» **REQUIRED TASK**
In the article on ferrite beads below, what is the simplest form of a ferrite bead?

[READING TEXT start]

If Capacitance Is Not Enough

We concluded the previous article with a condensed set of recommendations for properly designing and laying out a power-supply bypass network that will store sufficient charge for long-term power-supply deviations and present low impedance to dominant noise frequencies. You can be confident that this approach will be more than adequate for most designs.

Nevertheless, the success of the capacitor-only approach does not mean that there is no room for improvement, and this is where a lesser-known decoupling component comes into play. If you feel that any ICs in your circuit are especially noise-sensitive (and therefore need additional filtering) or especially noisy (and therefore need additional decoupling from the power rail), you should explore the wonderful world of ferrite beads.

What’s in a Bead?

The simplest form of a ferrite bead is a conducting wire inserted through a hollow piece of ceramic material known as ferrite.

The electromagnetic properties of ferrite allow the material to influence the current flowing through the conductor. The precise nature of this influence depends in part on the type of ferrite (e.g., manganese-zinc vs. nickel-zinc), and the properties of a particular ferrite material can be further refined via the manufacturing process. In many surface-mount ferrite beads, the conductor is formed into a coil structure, with individual windings layered between ferrite sheets. Thus, the electrical characteristics depend also on the details of the winding construction.

Ferrite beads can be divided into two general categories: high-Q (aka resonant) beads, and low-Q (aka nonresonant) beads. High-Q beads are intended for applications that require high levels of resonance, such as oscillators and specialized filters. In the context of power-supply filtering, however, we need to minimize resonance (as discussed later in the article), so high-Q beads are out. For the remainder of this article, you can assume that any mention of ferrite beads refers to low-Q beads.

[READING TEXT end]
[STORED ROWS start]

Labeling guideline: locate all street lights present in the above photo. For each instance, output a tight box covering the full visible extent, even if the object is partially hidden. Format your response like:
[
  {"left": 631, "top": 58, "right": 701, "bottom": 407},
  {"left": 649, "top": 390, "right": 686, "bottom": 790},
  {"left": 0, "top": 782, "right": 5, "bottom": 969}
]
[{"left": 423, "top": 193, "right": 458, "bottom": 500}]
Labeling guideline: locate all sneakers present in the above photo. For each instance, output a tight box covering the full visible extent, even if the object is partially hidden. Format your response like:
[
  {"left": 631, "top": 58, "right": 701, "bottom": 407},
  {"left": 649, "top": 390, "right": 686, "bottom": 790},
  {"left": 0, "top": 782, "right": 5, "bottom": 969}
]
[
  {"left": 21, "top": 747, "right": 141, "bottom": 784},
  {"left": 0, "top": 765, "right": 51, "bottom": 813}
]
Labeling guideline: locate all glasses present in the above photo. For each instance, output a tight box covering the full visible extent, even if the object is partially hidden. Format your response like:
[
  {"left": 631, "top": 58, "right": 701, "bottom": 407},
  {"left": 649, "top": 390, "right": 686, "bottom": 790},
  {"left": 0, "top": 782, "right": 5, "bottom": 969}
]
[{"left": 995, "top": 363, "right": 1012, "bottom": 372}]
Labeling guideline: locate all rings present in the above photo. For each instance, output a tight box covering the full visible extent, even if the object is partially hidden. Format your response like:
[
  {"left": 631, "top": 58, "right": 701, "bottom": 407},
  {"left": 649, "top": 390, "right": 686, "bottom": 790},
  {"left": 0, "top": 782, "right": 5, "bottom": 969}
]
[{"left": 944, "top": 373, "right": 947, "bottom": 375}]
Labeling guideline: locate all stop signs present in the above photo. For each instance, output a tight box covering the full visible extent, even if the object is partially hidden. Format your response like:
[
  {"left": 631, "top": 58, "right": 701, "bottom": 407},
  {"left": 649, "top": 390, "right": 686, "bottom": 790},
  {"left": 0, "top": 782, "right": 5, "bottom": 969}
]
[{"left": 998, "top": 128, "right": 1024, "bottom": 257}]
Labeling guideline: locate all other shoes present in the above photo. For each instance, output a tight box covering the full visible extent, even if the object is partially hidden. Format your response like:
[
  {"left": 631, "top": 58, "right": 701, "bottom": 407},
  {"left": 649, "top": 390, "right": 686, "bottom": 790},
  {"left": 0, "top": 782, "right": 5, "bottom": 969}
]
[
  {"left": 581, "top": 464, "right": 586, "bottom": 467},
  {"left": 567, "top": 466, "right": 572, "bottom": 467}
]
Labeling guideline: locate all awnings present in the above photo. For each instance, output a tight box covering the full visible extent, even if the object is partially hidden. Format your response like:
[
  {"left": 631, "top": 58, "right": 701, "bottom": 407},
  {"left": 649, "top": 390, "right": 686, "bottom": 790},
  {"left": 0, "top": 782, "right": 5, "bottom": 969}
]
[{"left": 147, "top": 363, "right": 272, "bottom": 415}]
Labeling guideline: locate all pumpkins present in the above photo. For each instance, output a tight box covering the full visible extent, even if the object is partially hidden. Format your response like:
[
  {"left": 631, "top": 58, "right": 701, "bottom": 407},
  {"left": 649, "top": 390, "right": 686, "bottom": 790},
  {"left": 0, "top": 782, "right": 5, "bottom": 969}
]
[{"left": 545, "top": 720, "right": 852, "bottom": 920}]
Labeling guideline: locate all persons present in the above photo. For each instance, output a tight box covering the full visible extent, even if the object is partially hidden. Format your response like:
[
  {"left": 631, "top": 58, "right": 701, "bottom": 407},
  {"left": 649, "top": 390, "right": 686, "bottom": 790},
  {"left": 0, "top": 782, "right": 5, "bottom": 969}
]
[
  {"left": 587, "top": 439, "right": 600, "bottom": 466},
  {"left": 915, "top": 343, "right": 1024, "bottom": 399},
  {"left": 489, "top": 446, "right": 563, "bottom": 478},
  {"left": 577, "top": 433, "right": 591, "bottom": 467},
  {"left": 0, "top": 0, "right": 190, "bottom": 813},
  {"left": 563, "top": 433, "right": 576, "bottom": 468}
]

[STORED ROWS end]

» **WORKED SOLUTION**
A conducting wire inserted through a hollow piece of ceramic material known as ferrite.